This permutation and combination calculator (also used as an nCr calculator, nPr calculator, or "choose" calculator) returns both ordered arrangements and unordered selections for any n and r you enter. If you need to know how to calculate permutations or how to calculate combinations for a problem, enter the two numbers below and the result panel shows the P(n, r) and C(n, r) values with the factorial breakdown.
- Enter n, the total number of items in the set. If you have 10 candidates for 3 open roles, n = 10. If you are drawing from a 52-card deck, n = 52 (use the worked tables below when n exceeds the calculator cap of 20).
- Enter r, the number of items being chosen or arranged. For 3 roles chosen from 10 candidates, r = 3. r must be less than or equal to n when drawing without replacement.
- Decide whether order matters. If swapping two picks gives a different outcome (first, second, third place in a race), use the permutation. If swapping does not change the result (three names pulled for a committee), use the combination.

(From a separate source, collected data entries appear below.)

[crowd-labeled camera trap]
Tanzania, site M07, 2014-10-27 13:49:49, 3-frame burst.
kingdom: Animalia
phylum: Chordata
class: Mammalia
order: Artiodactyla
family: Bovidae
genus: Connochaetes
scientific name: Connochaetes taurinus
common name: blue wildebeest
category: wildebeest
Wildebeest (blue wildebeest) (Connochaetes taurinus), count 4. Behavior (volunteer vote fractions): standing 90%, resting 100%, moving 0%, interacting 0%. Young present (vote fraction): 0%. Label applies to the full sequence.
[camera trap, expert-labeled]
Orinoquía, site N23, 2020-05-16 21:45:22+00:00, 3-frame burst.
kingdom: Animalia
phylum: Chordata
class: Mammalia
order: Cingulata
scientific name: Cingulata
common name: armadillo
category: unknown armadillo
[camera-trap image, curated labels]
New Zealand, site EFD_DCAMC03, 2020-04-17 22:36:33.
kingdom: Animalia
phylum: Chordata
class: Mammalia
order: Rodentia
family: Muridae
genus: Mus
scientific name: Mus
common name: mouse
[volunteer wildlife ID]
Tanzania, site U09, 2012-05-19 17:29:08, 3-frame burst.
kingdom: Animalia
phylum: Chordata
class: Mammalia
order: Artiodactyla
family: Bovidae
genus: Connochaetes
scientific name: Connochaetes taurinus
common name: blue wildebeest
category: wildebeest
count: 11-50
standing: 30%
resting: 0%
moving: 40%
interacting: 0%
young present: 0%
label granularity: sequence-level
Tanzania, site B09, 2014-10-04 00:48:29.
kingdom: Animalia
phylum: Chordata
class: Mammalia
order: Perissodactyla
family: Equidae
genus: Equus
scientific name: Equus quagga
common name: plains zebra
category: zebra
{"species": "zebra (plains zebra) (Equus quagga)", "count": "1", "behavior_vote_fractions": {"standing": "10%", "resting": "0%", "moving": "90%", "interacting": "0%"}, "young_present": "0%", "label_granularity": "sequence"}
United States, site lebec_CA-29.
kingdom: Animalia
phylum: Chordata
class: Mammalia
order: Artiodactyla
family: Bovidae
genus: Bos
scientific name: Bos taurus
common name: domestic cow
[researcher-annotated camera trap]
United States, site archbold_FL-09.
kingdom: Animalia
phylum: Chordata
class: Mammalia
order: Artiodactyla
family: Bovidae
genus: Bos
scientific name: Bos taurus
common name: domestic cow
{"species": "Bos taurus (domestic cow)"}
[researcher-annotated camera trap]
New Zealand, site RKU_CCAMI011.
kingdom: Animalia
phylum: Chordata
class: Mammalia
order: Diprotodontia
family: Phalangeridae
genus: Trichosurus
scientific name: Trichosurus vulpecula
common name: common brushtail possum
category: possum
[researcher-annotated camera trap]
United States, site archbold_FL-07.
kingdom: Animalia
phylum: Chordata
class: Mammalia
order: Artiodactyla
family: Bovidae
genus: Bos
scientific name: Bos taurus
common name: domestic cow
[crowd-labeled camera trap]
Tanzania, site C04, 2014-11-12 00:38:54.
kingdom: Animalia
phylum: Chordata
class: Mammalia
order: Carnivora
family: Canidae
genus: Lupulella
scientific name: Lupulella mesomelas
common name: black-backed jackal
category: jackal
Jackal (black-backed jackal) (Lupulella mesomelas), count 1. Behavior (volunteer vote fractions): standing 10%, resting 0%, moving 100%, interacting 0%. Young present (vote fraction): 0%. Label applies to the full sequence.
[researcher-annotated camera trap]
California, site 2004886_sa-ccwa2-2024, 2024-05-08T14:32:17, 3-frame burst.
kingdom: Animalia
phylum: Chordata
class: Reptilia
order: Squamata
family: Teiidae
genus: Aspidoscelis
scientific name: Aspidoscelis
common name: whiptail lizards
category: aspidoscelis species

- Decide whether replacement applies. If the same item can be picked more than once (digits in a PIN, letters in a password), you are dealing with a "with replacement" problem. If each pick removes the item from the pool (cards dealt, people seated), it is "without replacement."
Read the two result cards side by side. The permutation count is always larger than or equal to the combination count, and the ratio between them is exactly r!. A large permutation number means the arrangement carries a lot of information (unique passwords, race results). A large combination number means there are many possible groups (poker hands, lottery tickets) even when the order of the picks is irrelevant.
n is capped at 20 in the widget because factorials grow extremely fast: 20! = 2,432,902,008,176,640,000, which is the largest exact integer most calculators track. For n above 20, use the formulas further down the page or work in scientific notation.